- **WHAT YOU NEED TO DO**: Gather every line of the data below that contains the word "dirt" and copy each of those lines in full.

- **THE RECORDS**:
-*-

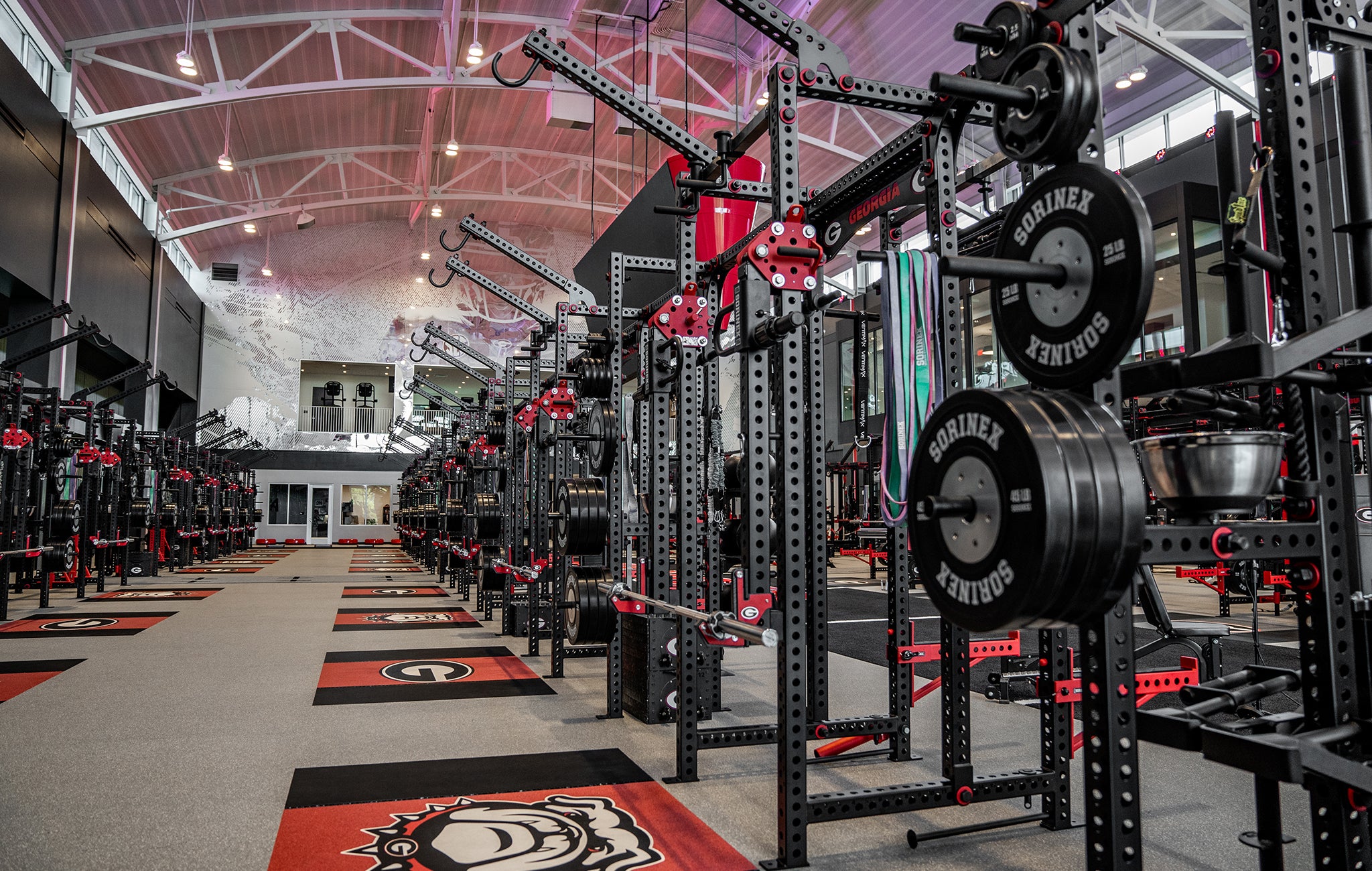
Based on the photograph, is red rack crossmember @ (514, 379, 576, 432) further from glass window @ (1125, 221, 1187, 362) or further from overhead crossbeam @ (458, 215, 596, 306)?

-*-

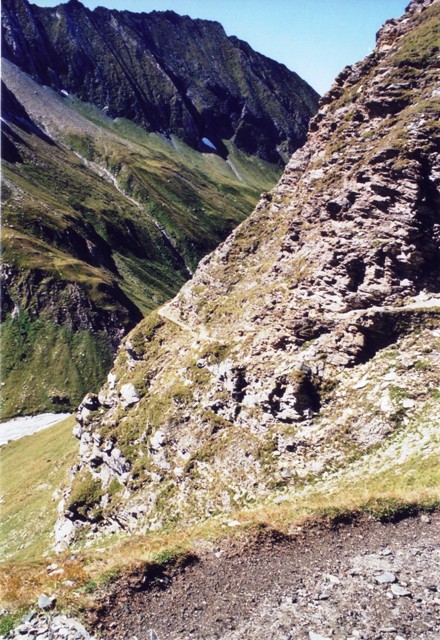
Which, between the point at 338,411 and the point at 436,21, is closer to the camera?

-*-

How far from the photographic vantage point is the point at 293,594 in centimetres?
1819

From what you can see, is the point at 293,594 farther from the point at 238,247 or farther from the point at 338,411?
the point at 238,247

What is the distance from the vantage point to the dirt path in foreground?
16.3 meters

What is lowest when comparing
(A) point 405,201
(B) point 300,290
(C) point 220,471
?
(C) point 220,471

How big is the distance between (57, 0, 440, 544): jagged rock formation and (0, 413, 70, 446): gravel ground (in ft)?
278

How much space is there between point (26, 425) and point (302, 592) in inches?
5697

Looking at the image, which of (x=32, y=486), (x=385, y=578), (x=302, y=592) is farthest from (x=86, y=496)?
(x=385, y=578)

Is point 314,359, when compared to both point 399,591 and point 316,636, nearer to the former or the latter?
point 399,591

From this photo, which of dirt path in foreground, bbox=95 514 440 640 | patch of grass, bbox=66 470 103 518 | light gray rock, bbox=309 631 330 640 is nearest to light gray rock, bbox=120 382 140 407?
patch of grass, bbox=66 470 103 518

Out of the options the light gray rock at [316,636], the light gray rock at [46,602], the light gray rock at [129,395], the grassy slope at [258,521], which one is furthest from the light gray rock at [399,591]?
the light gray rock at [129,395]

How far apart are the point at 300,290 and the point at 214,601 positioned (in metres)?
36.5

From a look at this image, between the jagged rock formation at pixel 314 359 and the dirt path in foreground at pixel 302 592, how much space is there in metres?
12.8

-*-

- **EXERCISE SOLUTION**:
What is the distance from the vantage point to the dirt path in foreground?
From this photo, which of dirt path in foreground, bbox=95 514 440 640 | patch of grass, bbox=66 470 103 518 | light gray rock, bbox=309 631 330 640 is nearest to light gray rock, bbox=120 382 140 407?
From a look at this image, between the jagged rock formation at pixel 314 359 and the dirt path in foreground at pixel 302 592, how much space is there in metres?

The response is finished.